A ex-primeira-dama Michelle Bolsonaroironizou, nesta quarta-feira (18/2), o rebaixamento da Acadêmicos de Niterói, escola de samba que homenageou o presidente Luiz Inácio Lula da Silva (PT), realizado no domingo (15/2), na Marquês de Sapucaí, no Rio de Janeiro.
Por meio das redes sociais, a mulher do ex-presidente Jair Bolsonaro (PL) publicou uma foto gerada por Inteligência Artificial (IA) do presidente Lula e de integrantes da escola dentro de uma lata de conserva. No rótulo do objeto, é possível ler a legenda: “Rebaixados em conserva. Acadêmicos de Niterói”.

A escola de samba foi alvo de críticas da oposição e de setores evangélicos alinhados com o ex-presidente Jair Bolsonaro por retratar “neoconservadores” dentro de latas. Alguns políticos publicaram montagens nas redes sociais em protesto.

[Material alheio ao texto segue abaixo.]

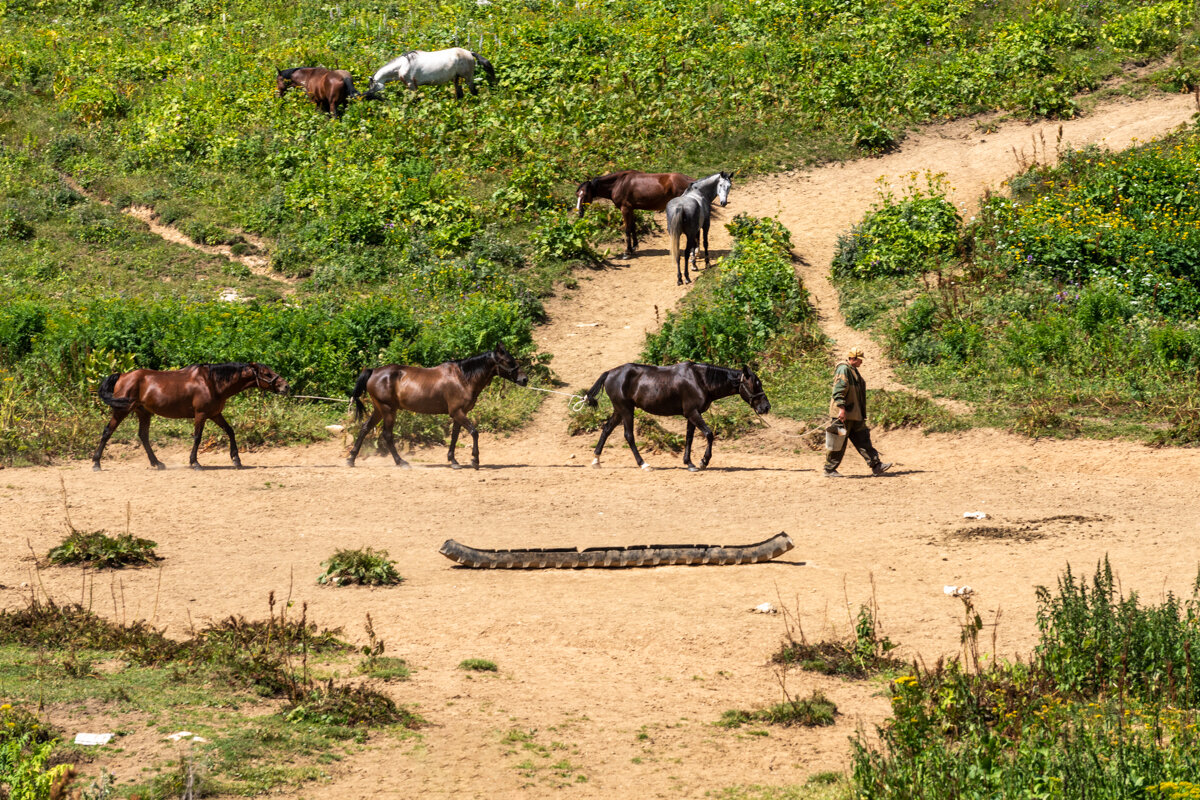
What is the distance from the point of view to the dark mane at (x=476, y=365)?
57.6 feet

Os enteados Flávio Bolsonaro (PL-RJ), senador e pré-candidato à Presidência da República, e o ex-vereador Carlos Bolsonaro (PL), também se pronunciaram sobre o rebaixamento da escola.
Por meio das redes sociais, Flávio disse que “quem ataca a família não merece respeito”. Já Carlos classificou como “derrota humilhante” o rebaixamento da Acadêmicos de Niterói.

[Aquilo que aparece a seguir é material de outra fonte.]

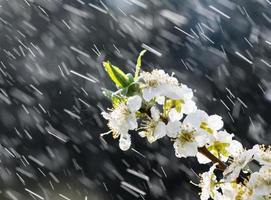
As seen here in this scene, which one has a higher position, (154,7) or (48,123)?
(154,7)

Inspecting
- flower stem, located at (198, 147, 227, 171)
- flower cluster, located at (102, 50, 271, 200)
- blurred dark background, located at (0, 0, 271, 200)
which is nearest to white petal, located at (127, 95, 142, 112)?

Homenagem a Lula e rebaixamento
A Acadêmicos de Niterói levou para a avenida o enredo “Do Alto do Mulungu Surge a Esperança: Lula, o Operário do Brasil”, em tributo ao presidente Lula.

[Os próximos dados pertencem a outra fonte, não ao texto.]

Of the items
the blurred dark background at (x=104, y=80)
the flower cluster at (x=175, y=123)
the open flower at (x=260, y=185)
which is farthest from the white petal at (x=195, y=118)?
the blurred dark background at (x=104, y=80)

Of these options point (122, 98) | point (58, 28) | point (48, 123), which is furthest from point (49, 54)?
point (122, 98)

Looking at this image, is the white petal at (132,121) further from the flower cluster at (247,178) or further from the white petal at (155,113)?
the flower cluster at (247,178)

Este foi o primeiro ano da escola no Grupo Especial do Carnaval do Rio. Após a apuração das notas, a agremiação acabou rebaixada para a Série Ouro de 2027.
O que diz a escola sobre a acusação?
Como mostrado pelo Metrópoles, a escola de samba explicou que as pessoas fantasiadas de latas representam os “neoconservadores”, que a Acadêmicos de Niterói classifica como “um grupo que atua fortemente em oposição a Lula, votando contra a maioria das pautas defendidas por ele, como privatizações e o fim da escala de trabalho 6×1”.
A escola ainda acrescenta que “a fantasia traz uma lata de conserva, com uma defesa da dita família tradicional, formada exclusivamente por um homem, uma mulher e os filhos. Na cabeça dos componentes, há uma variação de elementos para enumerar os grupos que levantam a bandeira do neoconservadorismo. São eles: os representantes do agronegócio, os defensores da Ditadura Militar e os grupos religiosos evangélicos”.